In Story Three, Steve Klamath is running for mayor against the long time incumbent, Paul Gunderson, who has always been pro-development on the reservation. As the campaign progresses, Steve, who wants to fight for indigenous rights from the inside of the establishment, seems to be waging a losing battle both within the Native population as they historically stay home on voting day, and with the non-Native population who largely viewing him with contempt for his policies. Local radio talk show host Richard Two Rivers (Wes Studi), who is seen as the voice of the reservation, outwardly gives Steve's campaign airtime if only because it is Steve's side who contacts the radio station about the campaign, although his background shows Richard may not be who he is as perceived by the public.

==Cast==

- Adam Beach as John Goodfeather, Fond du Lac Reservation police officer and Rain's fiance
- Georgina Lightning as Rain Many Lightnings O'Rourke, an elementary school teacher and John's fiance
- Bradley Cooper as Luke Peterson, a U.S. government geologist investigating an earthquake that happened on Fond du Lac reservation
- Tantoo Cardinal as Barbara "Auntie Apple" O'Rourke, Rain's aunt and Irene's sister
- Stephen Yoakam as Father Dimitri Bartoli
- Dan Harrison as Walter Many Lightnings, Rain's uncle and brother of Irene and Barbara
- Wes Studi as Richard Two Rivers, a reservation radio DJ
- Glen Gould as Steve Klamath, a Native American mayoral candidate
- Dennis Banks as Pete Goodfeather, John's father and tribal medicine man
- Chris Mulkey as Paul Gunderson, the incumbent mayor running for re-election
- Rose Berens as Irene Many Lightnings O'Rourke, Rain's mother and Barbara's sister
- Crystle Lightning as Diane, Rain's friend
- Gloria Eshkibok as Mattie Moonshadow, a clerical worker at the local Indian Affairs office

==Production==
The film was inspired by events from Lightning's life, and the lives of her family members and community. Her father, who occasionally had violent outbursts, had been silent about his childhood. When Lightning was 18, her father committed suicide. This shocking event launched her on a quest, as she attempted to find out about her father's mysterious childhood. In the course of her research, she found herself visiting the Indian boarding school where her father, along with many First Nations children, had been institutionalized as a boy. She saw the large cemetery behind the school, with the names of so many young students on the headstones. From this disturbing experience, the concept for the film emerged.
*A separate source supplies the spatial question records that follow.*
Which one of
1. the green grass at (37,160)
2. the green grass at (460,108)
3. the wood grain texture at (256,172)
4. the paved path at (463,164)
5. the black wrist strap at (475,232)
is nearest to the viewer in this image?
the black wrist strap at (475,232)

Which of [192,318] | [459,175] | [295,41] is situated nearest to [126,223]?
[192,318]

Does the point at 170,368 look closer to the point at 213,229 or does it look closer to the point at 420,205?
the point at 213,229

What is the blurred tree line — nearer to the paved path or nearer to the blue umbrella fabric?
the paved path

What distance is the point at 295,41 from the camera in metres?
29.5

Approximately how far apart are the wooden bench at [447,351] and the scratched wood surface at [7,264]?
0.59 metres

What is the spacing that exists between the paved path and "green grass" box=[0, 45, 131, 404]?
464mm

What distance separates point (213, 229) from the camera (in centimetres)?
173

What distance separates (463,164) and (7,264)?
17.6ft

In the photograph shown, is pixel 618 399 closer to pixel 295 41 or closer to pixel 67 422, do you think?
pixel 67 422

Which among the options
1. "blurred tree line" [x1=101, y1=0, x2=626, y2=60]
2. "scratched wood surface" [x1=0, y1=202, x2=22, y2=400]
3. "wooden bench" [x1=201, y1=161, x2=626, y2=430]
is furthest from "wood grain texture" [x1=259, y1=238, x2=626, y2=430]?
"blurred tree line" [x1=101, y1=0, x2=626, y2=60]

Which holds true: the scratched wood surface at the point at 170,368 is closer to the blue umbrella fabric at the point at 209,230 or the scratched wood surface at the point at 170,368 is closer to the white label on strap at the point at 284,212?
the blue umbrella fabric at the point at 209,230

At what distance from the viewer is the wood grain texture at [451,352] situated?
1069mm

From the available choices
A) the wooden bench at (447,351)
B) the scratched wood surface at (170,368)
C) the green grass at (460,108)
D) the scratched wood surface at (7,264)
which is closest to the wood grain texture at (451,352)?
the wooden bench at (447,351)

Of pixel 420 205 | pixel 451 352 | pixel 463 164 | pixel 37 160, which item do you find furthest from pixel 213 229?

While the filmmaker is from Canada, the film is set in America, and was shot primarily at the Fond du Lac Indian Reservation in Minnesota. Filming took place in late 2006 on or around the Fond du Lac Reservation and Cloquet and Esko, Minnesota.

===Music===
The film's music was compiled and produced by George S. Clinton.

==Release==

Older than America retitled as American Evil for UK DVD release

The official world premiere for Older than America took place at the 2008 SXSW Festival in the narrative feature competition. The film screened at other festivals including the Women with Vision Festival in March 2008, Talking Stick Film Festival in June 2008 and Lake Arrowhead Film Festival in April 2009.

The film had a VOD release through IFC Films on March 17, 2010. The film was released in DVD format on October 12, 2010. The film was released on DVD and Blu-ray Disc by Metrodome in the United Kingdom under the title American Evil on March 5, 2012, for which the cover art and starring credit highlights Bradley Cooper's role in the film. The film received mostly negative reviews in the UK after its DVD and Blu-ray Disc release, with most critics calling it cheaply made, and was only released in the UK due to the mass popularity of actor Bradley Cooper and his involvement in the film to boost sales.

==Accolades==
The film won Best Director and Best Supporting Actor (for Wes Studi) awards at the American Indian Film Festival. It was named Best Dramatic Feature at the 2008 Flyway Film Festival. The film received the Aloha Accolade Award from the Honolulu International Film Festival on March 8, 2009.